Saturday, June 20, 2009

High Availability Cluster with DRBD & Heartbeat by Babar Zahoor Video Link

http://blip.tv/file/2264185/

Wednesday, June 17, 2009

High Availability Cluster with DRBD & Heartbeat

Created By Babar Zahoor (RHCE 5.0)



HA High Avalibility with DRBD & Heart Beat.


#### This How To belongs to My video on High Availability with drbd and heartbeat ####


OS CentOS 5.3 on both machines.

We will setup for Transparent squid on High Availability Cluster.

Packages are available on CentOS extras repository.


Our Scenario


We have two servers


baber 192.168.1.50 Primary server

farrukh 192.168.1.60 Secondry server



Setup for ip to name resolve ## we don't have DNS we need this step ##

Basic Setup Configuration.


[root@baber ~]# vim /etc/hosts

192.168.1.50 baber
192.168.1.60 farrukh

save & exit


[root@baber ~]# ping baber
PING baber (192.168.1.50) 56(84) bytes of data.
64 bytes from baber (192.168.1.50): icmp_seq=1 ttl=64 time=4.15 ms
64 bytes from baber (192.168.1.50): icmp_seq=2 ttl=64 time=0.126 ms
64 bytes from baber (192.168.1.50): icmp_seq=3 ttl=64 time=1.88 ms

[1]+ Stopped ping baber
[root@baber ~]# ping farrukh
PING farrukh (192.168.1.60) 56(84) bytes of data.
64 bytes from farrukh (192.168.1.60): icmp_seq=1 ttl=64 time=1.32 ms
64 bytes from farrukh (192.168.1.60): icmp_seq=2 ttl=64 time=0.523 ms
64 bytes from farrukh (192.168.1.60): icmp_seq=3 ttl=64 time=1.79 ms

[2]+ Stopped ping farrukh
[root@baber ~]#





[root@baber ~]# scp /etc/hosts 192.168.1.60:/etc/hosts

On Node1 servers:



stop unwanted services on both servers


[root@baber ~]# /etc/init/sendmail stop


[root@baber ~]# chkconfig --level 235 sendmail off


[root@baber ~]# iptables -F

[root@baber ~]#service iptables save



[root@farrukh ~]# /etc/init/sendmail stop


[root@farrukh ~]# chkconfig --level 235 sendmail off


[root@farrukh ~]# iptables -F

[root@farrukh ~]#service iptables save



[root@baber ~]# rpm -qa | grep ntp
ntp-4.2.2p1-9.el5.centos.1

[root@baber ~]#

Then we need to open ntp server configuration file.


# Permit time synchronization with our time source, but do not
# permit the source to query or modify the service on this system.
restrict default kod nomodify notrap nopeer noquery

# Permit all access over the loopback interface. This could
# be tightened as well, but to do so would effect some of
# the administrative functions.
restrict 127.0.0.1

# Hosts on local network are less restricted.
#restrict 192.168.1.0 mask 255.255.255.0 nomodify notrap

# Use public servers from the pool.ntp.org project.
# Please consider joining the pool (http://www.pool.ntp.org/join.html).

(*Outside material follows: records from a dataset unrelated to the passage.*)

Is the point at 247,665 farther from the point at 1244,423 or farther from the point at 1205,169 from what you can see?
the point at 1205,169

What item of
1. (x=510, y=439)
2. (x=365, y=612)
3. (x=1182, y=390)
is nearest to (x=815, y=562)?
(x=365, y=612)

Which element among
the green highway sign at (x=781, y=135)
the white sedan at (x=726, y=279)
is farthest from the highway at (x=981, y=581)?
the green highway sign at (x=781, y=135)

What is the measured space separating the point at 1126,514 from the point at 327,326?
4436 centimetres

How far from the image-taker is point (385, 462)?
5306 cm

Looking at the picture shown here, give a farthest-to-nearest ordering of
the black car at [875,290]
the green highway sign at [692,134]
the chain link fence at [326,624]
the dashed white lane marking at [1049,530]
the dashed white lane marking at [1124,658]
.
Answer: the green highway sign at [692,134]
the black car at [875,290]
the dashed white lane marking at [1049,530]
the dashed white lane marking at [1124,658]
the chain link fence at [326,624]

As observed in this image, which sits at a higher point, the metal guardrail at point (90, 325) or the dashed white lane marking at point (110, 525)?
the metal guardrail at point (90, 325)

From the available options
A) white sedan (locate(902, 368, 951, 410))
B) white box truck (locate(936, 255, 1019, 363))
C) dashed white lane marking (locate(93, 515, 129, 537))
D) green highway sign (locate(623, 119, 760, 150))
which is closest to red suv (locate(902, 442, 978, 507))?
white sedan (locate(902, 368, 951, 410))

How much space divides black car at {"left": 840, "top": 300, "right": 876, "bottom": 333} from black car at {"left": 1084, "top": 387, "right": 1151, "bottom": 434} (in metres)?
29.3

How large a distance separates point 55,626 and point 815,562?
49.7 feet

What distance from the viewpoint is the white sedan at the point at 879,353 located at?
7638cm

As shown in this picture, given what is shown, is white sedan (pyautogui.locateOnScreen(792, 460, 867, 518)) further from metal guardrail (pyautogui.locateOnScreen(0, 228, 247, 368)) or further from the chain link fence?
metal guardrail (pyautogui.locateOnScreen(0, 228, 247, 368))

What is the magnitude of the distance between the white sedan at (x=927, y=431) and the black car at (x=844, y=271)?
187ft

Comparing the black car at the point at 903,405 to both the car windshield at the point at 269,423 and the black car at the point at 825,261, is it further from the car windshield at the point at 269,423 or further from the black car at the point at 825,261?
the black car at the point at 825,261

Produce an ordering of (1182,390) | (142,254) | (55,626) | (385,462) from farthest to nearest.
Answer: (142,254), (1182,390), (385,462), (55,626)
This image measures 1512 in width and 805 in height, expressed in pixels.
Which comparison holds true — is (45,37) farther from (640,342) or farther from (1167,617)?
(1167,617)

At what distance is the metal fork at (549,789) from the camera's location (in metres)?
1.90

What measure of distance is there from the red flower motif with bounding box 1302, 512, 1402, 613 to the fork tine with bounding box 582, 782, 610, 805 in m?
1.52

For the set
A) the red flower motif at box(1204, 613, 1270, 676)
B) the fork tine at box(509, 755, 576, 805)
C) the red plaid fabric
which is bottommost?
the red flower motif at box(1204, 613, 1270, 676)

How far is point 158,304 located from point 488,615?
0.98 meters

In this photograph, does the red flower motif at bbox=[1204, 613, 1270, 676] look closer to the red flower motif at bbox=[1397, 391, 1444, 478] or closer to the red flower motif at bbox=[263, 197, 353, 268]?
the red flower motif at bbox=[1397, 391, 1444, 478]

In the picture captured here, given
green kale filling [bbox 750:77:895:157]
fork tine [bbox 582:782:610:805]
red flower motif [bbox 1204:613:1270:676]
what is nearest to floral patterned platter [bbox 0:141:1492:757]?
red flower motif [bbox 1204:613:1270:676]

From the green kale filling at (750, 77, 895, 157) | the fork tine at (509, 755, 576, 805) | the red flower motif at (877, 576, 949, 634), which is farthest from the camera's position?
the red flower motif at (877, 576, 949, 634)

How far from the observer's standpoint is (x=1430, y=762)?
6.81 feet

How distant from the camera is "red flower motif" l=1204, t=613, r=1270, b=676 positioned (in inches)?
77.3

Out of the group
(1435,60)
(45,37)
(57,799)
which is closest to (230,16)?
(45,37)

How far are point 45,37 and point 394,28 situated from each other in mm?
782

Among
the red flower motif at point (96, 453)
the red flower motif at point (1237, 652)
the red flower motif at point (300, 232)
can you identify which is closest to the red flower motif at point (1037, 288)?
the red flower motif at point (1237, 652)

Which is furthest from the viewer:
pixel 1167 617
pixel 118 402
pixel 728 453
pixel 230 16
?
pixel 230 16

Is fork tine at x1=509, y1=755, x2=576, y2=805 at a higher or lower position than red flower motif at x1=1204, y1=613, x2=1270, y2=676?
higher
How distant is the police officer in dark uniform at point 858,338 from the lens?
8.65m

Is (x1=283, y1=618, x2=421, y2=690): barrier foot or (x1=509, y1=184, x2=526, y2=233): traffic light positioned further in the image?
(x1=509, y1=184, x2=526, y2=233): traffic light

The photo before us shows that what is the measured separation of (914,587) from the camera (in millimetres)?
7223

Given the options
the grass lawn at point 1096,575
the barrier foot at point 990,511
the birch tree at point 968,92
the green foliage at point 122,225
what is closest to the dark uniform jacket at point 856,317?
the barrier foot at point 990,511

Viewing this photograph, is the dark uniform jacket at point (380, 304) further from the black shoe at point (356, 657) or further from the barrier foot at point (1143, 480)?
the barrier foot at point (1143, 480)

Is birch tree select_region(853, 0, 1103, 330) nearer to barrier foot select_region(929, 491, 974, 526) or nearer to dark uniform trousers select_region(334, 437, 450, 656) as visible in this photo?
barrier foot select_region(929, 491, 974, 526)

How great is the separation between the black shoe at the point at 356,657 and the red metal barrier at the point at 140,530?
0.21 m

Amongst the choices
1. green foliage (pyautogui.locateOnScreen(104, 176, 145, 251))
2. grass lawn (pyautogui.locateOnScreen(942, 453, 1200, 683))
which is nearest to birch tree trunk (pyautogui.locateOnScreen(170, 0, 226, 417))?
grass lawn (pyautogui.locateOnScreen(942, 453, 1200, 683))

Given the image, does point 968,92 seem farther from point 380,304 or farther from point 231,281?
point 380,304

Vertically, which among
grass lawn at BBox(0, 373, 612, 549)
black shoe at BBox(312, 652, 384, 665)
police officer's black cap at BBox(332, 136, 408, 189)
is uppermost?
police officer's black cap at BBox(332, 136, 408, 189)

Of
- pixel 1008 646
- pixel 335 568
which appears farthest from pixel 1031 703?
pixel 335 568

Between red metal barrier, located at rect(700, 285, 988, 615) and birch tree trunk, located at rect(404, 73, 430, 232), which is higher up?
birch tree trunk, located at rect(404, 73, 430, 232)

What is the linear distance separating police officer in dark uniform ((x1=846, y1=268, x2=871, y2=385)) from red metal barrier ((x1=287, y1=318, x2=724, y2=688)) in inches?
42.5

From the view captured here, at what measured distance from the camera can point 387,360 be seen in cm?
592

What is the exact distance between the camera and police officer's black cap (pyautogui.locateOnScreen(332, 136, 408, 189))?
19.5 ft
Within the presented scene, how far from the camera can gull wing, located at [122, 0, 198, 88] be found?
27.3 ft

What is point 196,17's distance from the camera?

### Edited By Babar Zahoor Jun 16 2009 ###
#server 0.centos.pool.ntp.org
#server 1.centos.pool.ntp.org
#server 2.centos.pool.ntp.org

#broadcast 192.168.1.255 key 42 # broadcast server
#broadcastclient # broadcast client
#broadcast 224.0.1.1 key 42 # multicast server
#multicastclient 224.0.1.1 # multicast client
#manycastserver 239.255.254.254 # manycast server
#manycastclient 239.255.254.254 key 42 # manycast client

# Undisciplined Local Clock. This is a fake driver intended for backup
# and when no outside source of synchronized time is available.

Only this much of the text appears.